Catheterization and device implantation technique

All patients received antibiotics 1 h before the procedure. The procedure was performed under 2% lidocaine local anesthesia for patients over 7 years of age, whereas general anesthesia with ketamine was used for patients under 7 years of age. Fluoroscopy was used to guide the device implantation only. The right femoral vein and artery were accessed, and heparin was administered according to the patient’s body weight (80-100 IU/kg). Right and left cardiac catheterization was performed to evaluate the pulmonary vascular resistance. Hemodynamic parameters, including pulmonary arterial, aortic, atrial, and ventricular pressures, were recorded. Oximetric values were measured in the cardiac chambers and vessels and used to calculate Qp/Qs. Angiography in a single plane (45°-60° left anterior oblique/10°-25° cranial view) was performed to define the location and size of the VSD. Figure 4 shows left ventricle angiography performed before and after the procedure. Angiography of the ascending aorta was also performed in a 50° left atrial oblique view to check for aortic regurgitation (AR).

Figure 4
Figure 4 Left ventricle angiography performed before and after the procedure. A: Left ventricle angiography before the procedure showed perimembranous ventricular septal defects, the diameter of left ventricular side was about 8 mm, and right ventricular side was multiple-outlet with a diameter of about 1.5-2.5 mm; B: Left ventricle angiography after the procedure; C: Angiography of the ascending aorta after the procedure showed that there was no aortic insufficiency.

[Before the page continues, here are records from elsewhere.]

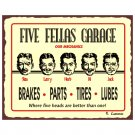Five Fellas Garage - Metal Art Sign
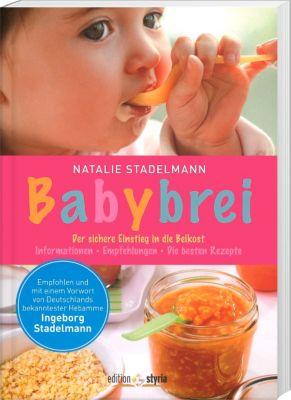 Babybrei, Natalie Stadelmann
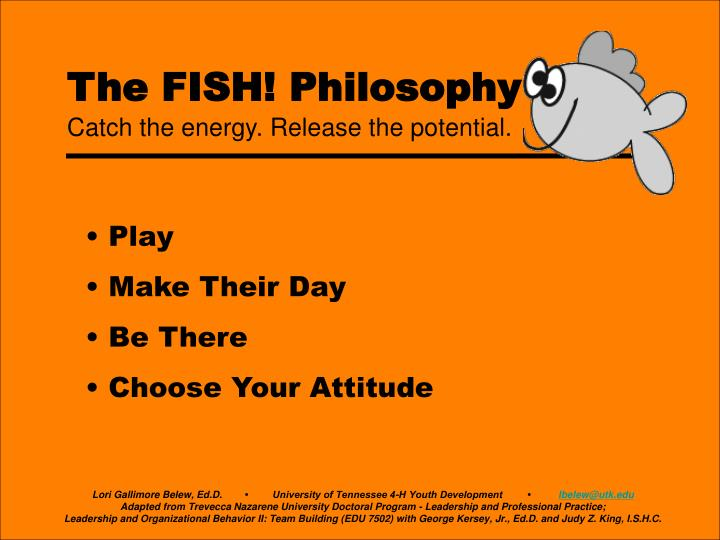 fish philosophy The fish™ principles play ~ work made fun gets done play is not about games or toys it is about your state of mind be creative in your problem solving encourage people to dare to dream.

The technique of PmVSD closure was described in detail elsewhere[9]. An appropriately sized device (> 1-3 mm based on the defect size determined by TTE or angiography) was selected. The device was released when its proper position was obtained (left ventriculography was performed to confirm the proper position of the occluder) and interference with the aortic and tricuspid valve had been excluded (TTE confirmed the absence of AR and TR).

Follow-up protocol

After the procedure, one dose of antibiotic therapy was administered intravenously to prevent infective endocarditis. Holter monitoring was performed for one day, followed by electrocardiography performed daily before discharge. Patients were typically discharged 5 d after the procedure. Aspirin (3-5 mg/kg daily) was administered to all patients for 6 mo after the procedure. Clinical examination, TTE, and chest X-ray were performed before discharge, 1, 3, 6, and 12 mo post-procedure, and yearly thereafter.

Data analysis

The data analyses were performed using SPSS version 19.0. Summary statistics for normally distributed quantitative variables are expressed as the mean ± SD. For non-normally distributed variables, we use median and interquartile range (IQR). Categorical data are summarized as count and percentages. The objective of this article was to present the early experience with the improved PDA occluder for the interventional treatment of PmVSD with abnormally attached tricuspid chordae tendineae in a single-arm, single-center study; therefore, statistical comparisons between groups were not performed.

RESULTS
Patient characteristics

From January 2012 to January 2016, 360 patients diagnosed with PmVSD received interventional therapy at our center. We performed a retrospective analysis of 20 patients with abnormally attached tricuspid chordae tendineae selected by TTE.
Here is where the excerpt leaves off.